(Image-based spatial reasoning data)
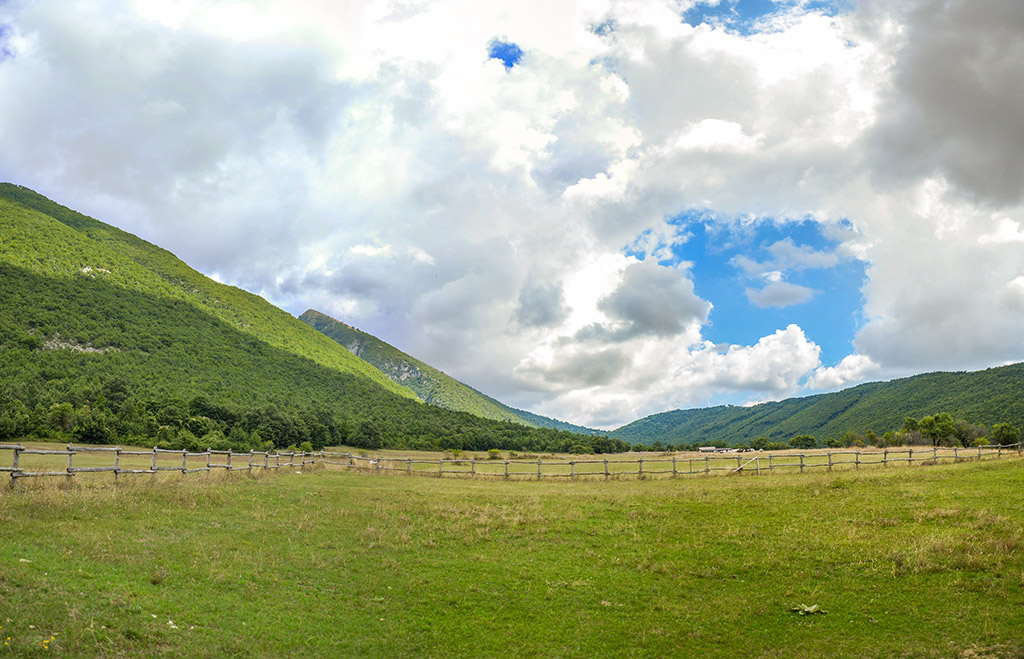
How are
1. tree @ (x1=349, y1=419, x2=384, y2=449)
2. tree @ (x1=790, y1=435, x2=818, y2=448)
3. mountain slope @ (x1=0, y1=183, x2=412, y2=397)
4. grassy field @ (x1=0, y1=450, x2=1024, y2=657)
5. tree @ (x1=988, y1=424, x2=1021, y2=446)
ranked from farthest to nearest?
tree @ (x1=790, y1=435, x2=818, y2=448)
mountain slope @ (x1=0, y1=183, x2=412, y2=397)
tree @ (x1=349, y1=419, x2=384, y2=449)
tree @ (x1=988, y1=424, x2=1021, y2=446)
grassy field @ (x1=0, y1=450, x2=1024, y2=657)

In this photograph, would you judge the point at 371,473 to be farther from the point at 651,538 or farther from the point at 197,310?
the point at 197,310

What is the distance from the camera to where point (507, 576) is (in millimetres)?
14812

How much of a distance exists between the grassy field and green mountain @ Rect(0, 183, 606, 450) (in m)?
62.1

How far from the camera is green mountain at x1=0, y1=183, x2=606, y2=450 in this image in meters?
79.8

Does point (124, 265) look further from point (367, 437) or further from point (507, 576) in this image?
point (507, 576)

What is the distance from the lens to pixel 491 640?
11.3 meters

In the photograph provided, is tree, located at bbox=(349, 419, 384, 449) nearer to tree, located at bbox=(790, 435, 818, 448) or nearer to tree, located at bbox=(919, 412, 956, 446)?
tree, located at bbox=(790, 435, 818, 448)

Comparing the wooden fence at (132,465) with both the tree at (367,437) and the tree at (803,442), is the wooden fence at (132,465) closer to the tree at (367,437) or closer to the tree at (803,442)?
the tree at (367,437)

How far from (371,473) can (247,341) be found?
113142 millimetres

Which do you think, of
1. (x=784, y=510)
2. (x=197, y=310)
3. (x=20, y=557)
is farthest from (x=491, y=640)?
(x=197, y=310)

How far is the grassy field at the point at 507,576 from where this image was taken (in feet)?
33.9

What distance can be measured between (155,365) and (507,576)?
110165 millimetres

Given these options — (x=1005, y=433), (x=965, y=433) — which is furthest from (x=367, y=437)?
(x=965, y=433)

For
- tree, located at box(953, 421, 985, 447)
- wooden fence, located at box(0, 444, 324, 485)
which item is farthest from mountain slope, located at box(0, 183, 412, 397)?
tree, located at box(953, 421, 985, 447)
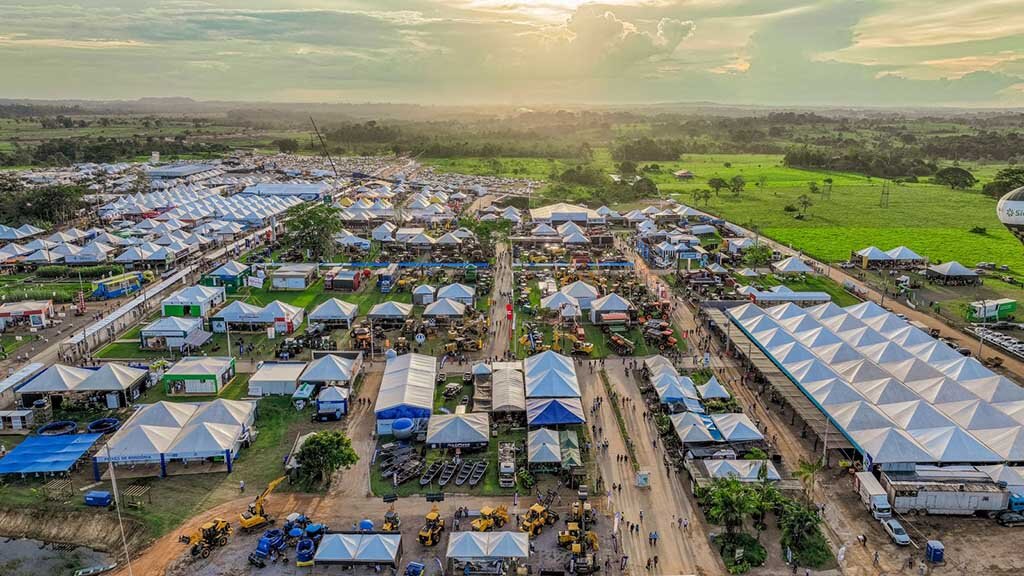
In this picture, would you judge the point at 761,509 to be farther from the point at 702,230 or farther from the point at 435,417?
the point at 702,230

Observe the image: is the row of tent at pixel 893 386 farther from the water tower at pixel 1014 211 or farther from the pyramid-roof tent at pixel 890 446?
the water tower at pixel 1014 211

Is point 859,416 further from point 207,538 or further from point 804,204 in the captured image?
point 804,204

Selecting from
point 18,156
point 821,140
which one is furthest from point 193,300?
point 821,140

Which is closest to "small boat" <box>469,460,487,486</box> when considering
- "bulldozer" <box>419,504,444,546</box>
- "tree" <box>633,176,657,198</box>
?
"bulldozer" <box>419,504,444,546</box>

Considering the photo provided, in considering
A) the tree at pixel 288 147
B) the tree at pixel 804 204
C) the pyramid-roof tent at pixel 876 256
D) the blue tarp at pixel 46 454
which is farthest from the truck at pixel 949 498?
the tree at pixel 288 147

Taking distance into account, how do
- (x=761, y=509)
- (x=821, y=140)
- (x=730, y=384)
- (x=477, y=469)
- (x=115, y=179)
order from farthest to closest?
(x=821, y=140), (x=115, y=179), (x=730, y=384), (x=477, y=469), (x=761, y=509)

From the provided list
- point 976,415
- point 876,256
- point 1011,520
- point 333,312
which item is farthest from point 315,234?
point 1011,520
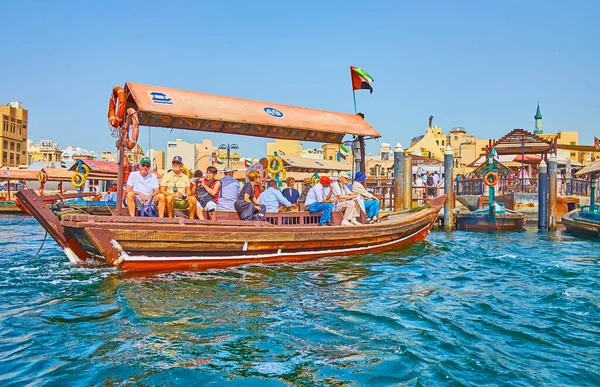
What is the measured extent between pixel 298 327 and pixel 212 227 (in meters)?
3.59

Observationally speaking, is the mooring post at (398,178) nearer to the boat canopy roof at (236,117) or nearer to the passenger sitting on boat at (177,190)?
the boat canopy roof at (236,117)

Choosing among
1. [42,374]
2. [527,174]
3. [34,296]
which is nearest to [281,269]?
[34,296]

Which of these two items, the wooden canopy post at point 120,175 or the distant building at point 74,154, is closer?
the wooden canopy post at point 120,175

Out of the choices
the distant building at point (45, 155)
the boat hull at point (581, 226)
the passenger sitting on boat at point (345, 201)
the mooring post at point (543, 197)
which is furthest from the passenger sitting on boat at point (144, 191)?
the distant building at point (45, 155)

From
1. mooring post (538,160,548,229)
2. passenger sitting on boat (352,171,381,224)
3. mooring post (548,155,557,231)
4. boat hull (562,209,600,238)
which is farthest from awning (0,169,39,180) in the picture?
boat hull (562,209,600,238)

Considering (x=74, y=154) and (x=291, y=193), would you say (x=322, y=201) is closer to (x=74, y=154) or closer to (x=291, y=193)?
(x=291, y=193)

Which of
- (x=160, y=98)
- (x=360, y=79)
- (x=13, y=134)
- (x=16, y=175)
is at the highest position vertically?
(x=13, y=134)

Written problem => Reproduce the data verbatim. Do not carry any picture into the copy.

Output of the task =>
How are
1. tree @ (x1=349, y1=419, x2=384, y2=449)
2. tree @ (x1=790, y1=435, x2=818, y2=448)
3. mountain slope @ (x1=0, y1=183, x2=412, y2=397)
4. grassy field @ (x1=0, y1=450, x2=1024, y2=657)
5. tree @ (x1=988, y1=424, x2=1021, y2=446)
ranked from farthest to nearest?
tree @ (x1=790, y1=435, x2=818, y2=448)
mountain slope @ (x1=0, y1=183, x2=412, y2=397)
tree @ (x1=349, y1=419, x2=384, y2=449)
tree @ (x1=988, y1=424, x2=1021, y2=446)
grassy field @ (x1=0, y1=450, x2=1024, y2=657)

In this photograph, would you judge the point at 371,473 to be farther from the point at 651,538 or farther from the point at 197,310?
the point at 197,310

What is the distance from the camera to where point (507, 576) is (in millimetres)?
14812

How much of a distance exists between the grassy field and green mountain @ Rect(0, 183, 606, 450) (in m)?
62.1

How far from the camera is green mountain at x1=0, y1=183, x2=606, y2=450 in this image in meters?
79.8

Does point (124, 265) look further from point (367, 437) or further from point (507, 576) in this image?
point (507, 576)

What is the distance from the lens to pixel 491 640?
11.3 meters

In the photograph provided, is tree, located at bbox=(349, 419, 384, 449) nearer to tree, located at bbox=(790, 435, 818, 448) or nearer to tree, located at bbox=(919, 412, 956, 446)?
tree, located at bbox=(790, 435, 818, 448)

Comparing the wooden fence at (132,465) with both the tree at (367,437) and the tree at (803,442), is the wooden fence at (132,465) closer to the tree at (367,437) or closer to the tree at (803,442)?
the tree at (367,437)

How far from (371,473) can (247,341) be found?
113142 millimetres

Which do you think, of
1. (x=784, y=510)
2. (x=197, y=310)
3. (x=20, y=557)
is farthest from (x=491, y=640)?
(x=197, y=310)

How far is the grassy field at the point at 507,576 from where this image was taken (in feet)?
33.9

What distance can be measured between (155,365) and (507,576)?
110165 millimetres

Given these options — (x=1005, y=433), (x=965, y=433) — which is furthest from (x=367, y=437)?
(x=965, y=433)

For
- tree, located at box(953, 421, 985, 447)
- wooden fence, located at box(0, 444, 324, 485)
which item is farthest from mountain slope, located at box(0, 183, 412, 397)?
tree, located at box(953, 421, 985, 447)
In this picture, would you judge the point at 761,509 to be farther from the point at 702,230 or farther from the point at 435,417?
the point at 702,230

Observe the image: is the row of tent at pixel 893 386 farther from the water tower at pixel 1014 211 or farther from the pyramid-roof tent at pixel 890 446?
the water tower at pixel 1014 211

Is point 859,416 further from point 207,538 or further from point 804,204 in the captured image?
point 804,204

Selecting from
point 18,156
point 821,140
which one is furthest from point 193,300?
point 821,140

Which is closest to "small boat" <box>469,460,487,486</box> when considering
- "bulldozer" <box>419,504,444,546</box>
- "tree" <box>633,176,657,198</box>
?
"bulldozer" <box>419,504,444,546</box>

Considering the photo provided, in considering
A) the tree at pixel 288 147
B) the tree at pixel 804 204
C) the pyramid-roof tent at pixel 876 256
D) the blue tarp at pixel 46 454
which is farthest from the truck at pixel 949 498?
the tree at pixel 288 147

Taking distance into account, how do
- (x=761, y=509)
- (x=821, y=140)
- (x=730, y=384)
- (x=477, y=469)
- (x=115, y=179)
order from farthest to closest?
(x=821, y=140), (x=115, y=179), (x=730, y=384), (x=477, y=469), (x=761, y=509)

From the provided list
- point 976,415
- point 876,256
- point 1011,520
- point 333,312
which item is farthest from point 315,234?
point 1011,520
What is the measured extent between pixel 298 327 and pixel 212 227 (in meters)?
3.59

Observationally speaking, is the mooring post at (398,178) nearer to the boat canopy roof at (236,117) or nearer to the passenger sitting on boat at (177,190)?
the boat canopy roof at (236,117)

Choosing among
1. [42,374]
2. [527,174]
3. [34,296]
which is nearest to [281,269]?
[34,296]

Which of these two items, the wooden canopy post at point 120,175 or the distant building at point 74,154, is closer?
the wooden canopy post at point 120,175

Out of the choices
the distant building at point (45, 155)
the boat hull at point (581, 226)
the passenger sitting on boat at point (345, 201)
the mooring post at point (543, 197)
which is furthest from the passenger sitting on boat at point (144, 191)?
the distant building at point (45, 155)

From
1. mooring post (538,160,548,229)
2. passenger sitting on boat (352,171,381,224)
3. mooring post (548,155,557,231)
4. boat hull (562,209,600,238)
which is farthest from awning (0,169,39,180) in the picture?
boat hull (562,209,600,238)

Considering (x=74, y=154) and (x=291, y=193), would you say (x=322, y=201) is closer to (x=74, y=154) or closer to (x=291, y=193)?
(x=291, y=193)

Which of
- (x=160, y=98)
- (x=360, y=79)
- (x=13, y=134)
- (x=16, y=175)
is at the highest position vertically?
(x=13, y=134)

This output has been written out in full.